By revisiting the worst of 1997? I don't think so. BTW, of the places you listed, two don't use it! Google -- I'm not familiar with anything that actually uses it; The search certainly does NOT. Plus and gMail certainly don't... Are you getting that the project is hosted on Google code confused with Google actually using it? Yahoo has their own stupid bloated defeating the point of using HTML+CSS+SCRIPTS framework called YUI; so why the blue blazes would they be using someone else's? ... leaving just Microsoft, and you're REALLY going to do what they do in terms of web development?

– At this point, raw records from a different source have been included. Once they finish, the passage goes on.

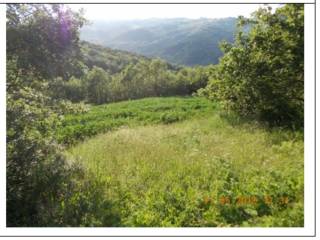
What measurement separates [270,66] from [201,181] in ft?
20.8

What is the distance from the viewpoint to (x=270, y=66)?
11125 millimetres

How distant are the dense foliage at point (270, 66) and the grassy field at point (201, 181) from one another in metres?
1.90

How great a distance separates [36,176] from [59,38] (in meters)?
3.53

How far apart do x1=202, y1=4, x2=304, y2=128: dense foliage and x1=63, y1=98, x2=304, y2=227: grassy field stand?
74.8 inches

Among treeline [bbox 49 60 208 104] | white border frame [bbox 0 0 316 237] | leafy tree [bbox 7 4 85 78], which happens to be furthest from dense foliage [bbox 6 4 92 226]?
treeline [bbox 49 60 208 104]

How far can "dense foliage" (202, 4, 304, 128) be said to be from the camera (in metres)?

REALLY?!? Given pretty much all their sites are inaccessible trash less useful than they were a decade ago -- not really high up on my 'great example' list. Though I could say the same about the other two as well; Google in particular crapping away everything that made them kill off their competitors in the first place!
I see you are not a huge fan of javascript libraries and you give preference to getting all things done by server side php as much as possible before sending them to the client.. Well everyone with his or her own programming style. I prefer using my clients processor to do more of the work after the page has been retrieved, than bugging the server with a lot of work before the page is sent. But then it just depends on your taste.,:/
No, it depends on accessibility, because what if there is no javascript? That said, I'm not sure what your statement has to do with this thread; since nobody is saying to use PHP server side to handle this... Though there are those saying to use as little markup as possible and not waste time adding some bloated library that 90%+ of which is just JS doing CSS' job and the rest you'd likely never break even on compared to just writing the code normally in the first place.